Three years into President Bola Ahmed Tinubu's term, Nigeria is showcasing tangible infrastructure transformations alongside economic reforms, moving beyond mere policy announcements to visible results. The administration highlights achievements in concessions signed, airport handovers, power plant commissions, and attracting foreign investment, framing its tenure not just by the courage to make difficult decisions but by the concrete outcomes delivered.

Upon taking office on May 29, 2023, Tinubu inherited an economy facing severe challenges, including a 5.4% fiscal deficit and critically low net foreign reserves of $3.99 billion. The investor community was reportedly skeptical of Nigeria's commitments. The president's administration acknowledges the difficult path ahead, having implemented subsidy removals, exchange rate unification, and coordinated fiscal and monetary reforms. These actions are presented as acts of political courage and strategic foresight, necessary to attract private capital by moving away from a "broken status quo."
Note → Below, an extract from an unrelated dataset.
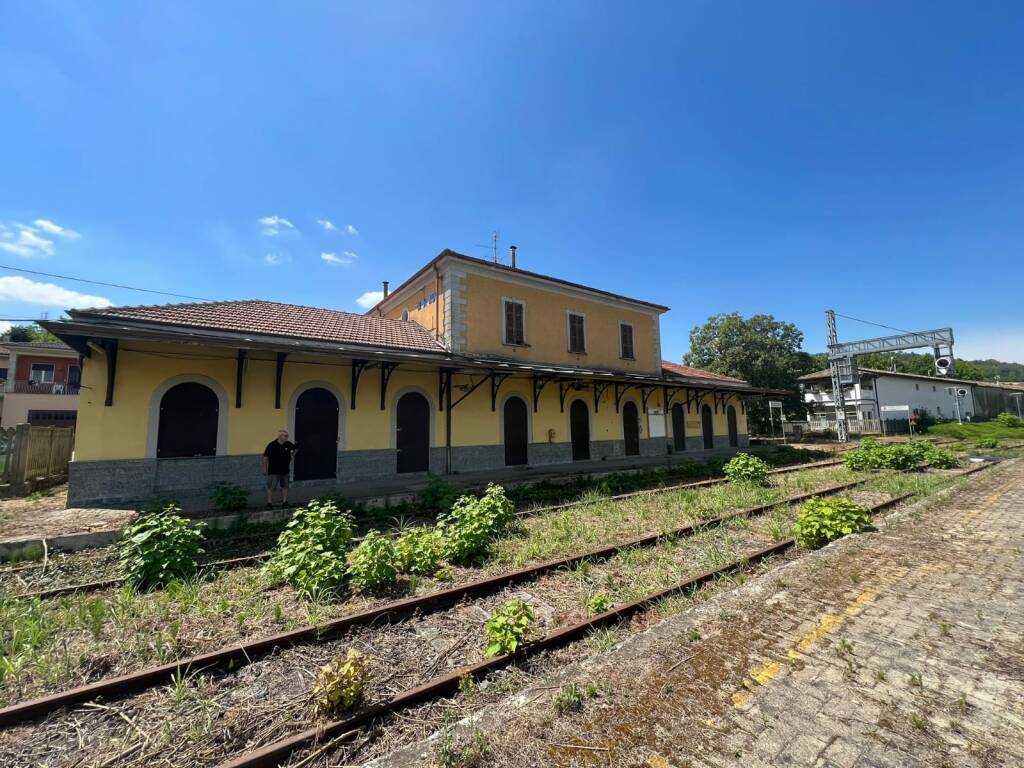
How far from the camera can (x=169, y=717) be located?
2824 mm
The economic narrative is bolstered by figures from the National Bureau of Statistics and international bodies. Nigeria's external reserves have reportedly climbed to approximately $50 billion as of May 2026, a substantial increase from $3.99 billion in 2023. The fiscal deficit has been more than halved to 3.0% of GDP. Economic growth reached 4% in 2025, with projections for 4.2% in 2026. The Nigerian Exchange Group (NGX) saw a significant gain of 48.12% in 2025, and foreign direct investment surged to $720 million in the third quarter of 2025, up from $90 million in the preceding quarter.

These domestic indicators are complemented by international validation. In 2025, Fitch Ratings upgraded Nigeria's long-term issuer default rating to B, citing exchange rate liberalization and fiscal reforms. Moody's also revised Nigeria's sovereign outlook upward, referencing policy consistency and a stronger external position. S&P Global Ratings provided Nigeria's first upgrade in fourteen years in May 2026, raising the country's rating to B with a stable outlook, supported by sustained structural reforms, growing reserves, and increased domestic refining capacity. Nigeria also exited the Financial Action Task Force (FATF) grey list in October 2025 and was restored to Frontier Market status by FTSE Russell in April 2026, signaling improved financial governance and reduced risk premiums.